O que fazer:
**a)** Responda com base no trecho sobre as autobiografias trans:
(i) Por qual editora e em que ano saiu A queda para o alto?
(ii) Com que idade, segundo a frase da contracapa, Herzer encontrou na morte o fim de seus dramas?
(iii) De acordo com o trecho, o poder de renomear-se é o poder de fazer o quê?
**b)** Prolongue o trecho sobre as autobiografias trans, seguindo a partir da última frase.

O que dizem as autobiografias trans, em especial as primeiras, pioneiras, escritas ainda nos anos 1980? Talvez devêssemos começar a responder à pergunta analisando a forma como à época foram lidas, com atenção sobretudo para o que os próprios livros que as trazem dizem sobre o que elas dizem. Partindo dessa perspectiva, assumem significado especial a capa e folha de rosto da primeiríssima dessas obras, A queda para o alto (Vozes, 1982), por trazerem como indicação de autoria apenas “Herzer” e não o nome completo do autor, que só se dará a conhecer na frase que abre a contracapa:
“Aos 20 anos de idade (NOME DE REGISTRO) Herzer, ou Anderson Herzer, como ela passou a se autodenominar depois de assumir uma identidade masculina, encontrou na morte o fim de seus dramas”.
A rasura do que vai entre colchetes na citação deve-se ao fato de que a informação, além de ser desnecessária, também nos violentar, o que não impede que esse dado siga exercendo fascínio em quem não é nós. Para nós, esse dado é um fantasma, palavra sempre lembrada quando nos querem ferir, acuar: qual o seu nome de verdade, o nome que diz quem você é? Anderson, no caso, mas permitir que ele se chame assim pode pôr todo um sistema de nomeação em xeque. O poder de renomear-se é o poder de romper com a norma, em especial quando esse re-nome desdiz o gênero que, com base em seu genital de origem (“de origem”, pois lembremo-nos sempre das cada vez mais comuns cirurgias de redesignação sexual), lhe impuseram. Poder demais para uma pessoa só, e é no intuito de inviabilizá-lo que vemos, já nessa primeira frase, escancarar-se o nome de registro do autor.

Dados fornecidos:
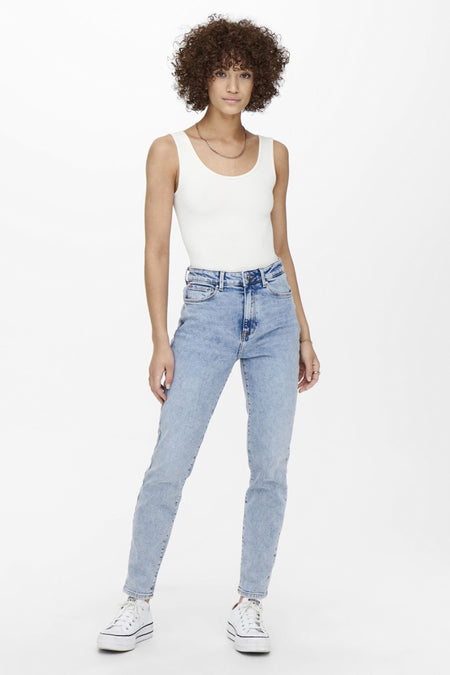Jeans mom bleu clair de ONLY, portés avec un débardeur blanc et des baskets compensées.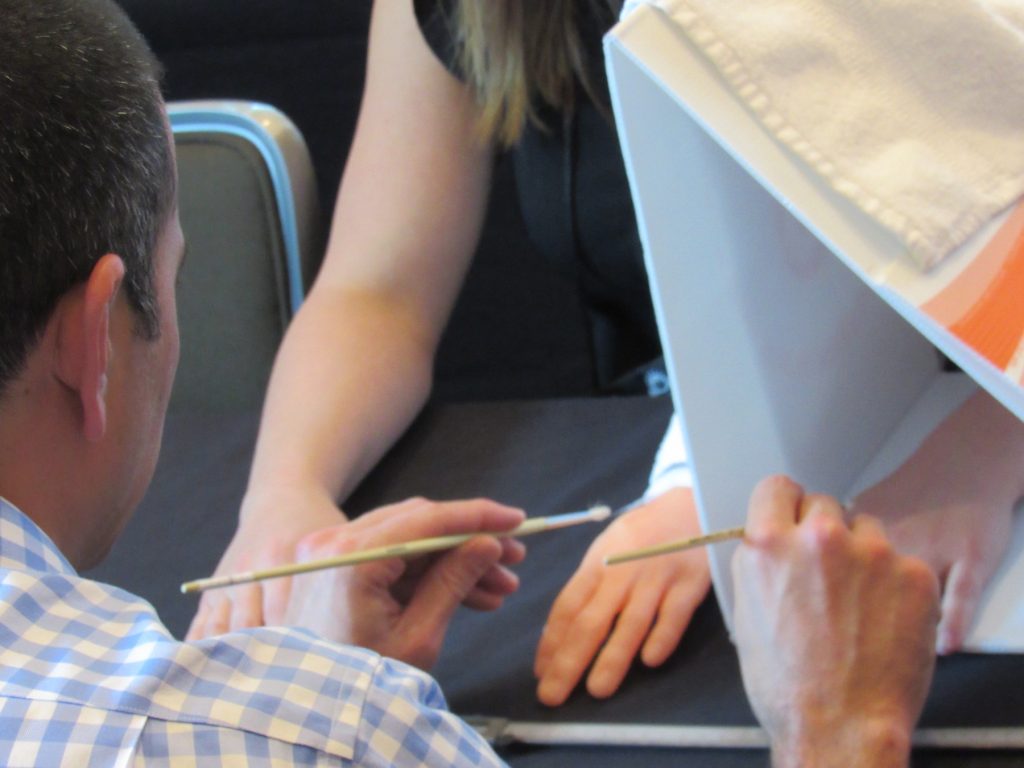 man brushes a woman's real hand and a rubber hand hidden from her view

Respostas por tarefa:
**a)**
(i) Pela Vozes, em 1982.
(ii) Aos 20 anos.
(iii) De romper com a norma.

**b)**
Narrativas trans atiçam a curiosidade há tempos, vide o frisson causado por nomes como Lili Elbe, Christine Jorgensen, Roberta Close, mas é necessário neutralizá-las quando dadas a conhecer. No caso de Herzer, isso operou-se em três níveis dentro do próprio livro que traz seu relato. O primeiro, pelo apagamento de qualquer prenome na capa e folha de rosto (o que não impediu que a autoria do livro fosse, por anos, atribuída ao nome feminino acima rasurado, como se vê no próprio prefácio que Rose Marie Muraro escreveu para a autobiografia de Loris Ádreon, Meu corpo, minha prisão (1985), obra discutida adiante).O segundo, pela imposição na contracapa de um nome e gênero incondizentes com os que o autor assumiu ao longo de todo o relato e usou para assinar o texto. Ele se reconhece e é reconhecido por seus pares como Anderson, nome que só descobriu poder ser depois de preso na FEBEM, esse não lugar onde passou a adolescência quase toda. Mas é preciso que o próprio livro que encampa o relato desdiga essa possibilidade (nessas sutilezas, flagra-se a tentativa de garantir que a obra seja lida como fruto da loucura).
O terceiro ponto é a explicação. Nos prefácios, dois dos maiores defensores do jovem, o então deputado Eduardo Suplicy e a presidenta do Movimento em Defesa do Menor Lia Junqueira, para além de estipularem o tratamento no feminino como regra (Suplicy chega mesmo a dizer que o fazia a despeito dos pedidos do autor), ainda resolvem trazer um relato extra, ausente da autobiografia, relato supostamente contado a eles pelo próprio Herzer e que, ambos acreditam, “explicaria” a sua transição (p.17): “Bigode (apelido de um suposto namorado de Anderson) morreu no asfalto, num acidente de moto. [NOME DE REGISTRO], que agora conhecia o amor, não podia deixar Bigode morrer. Assim, num passe mágico, Bigode continuou vivendo através de [NOME DE REGISTRO]”.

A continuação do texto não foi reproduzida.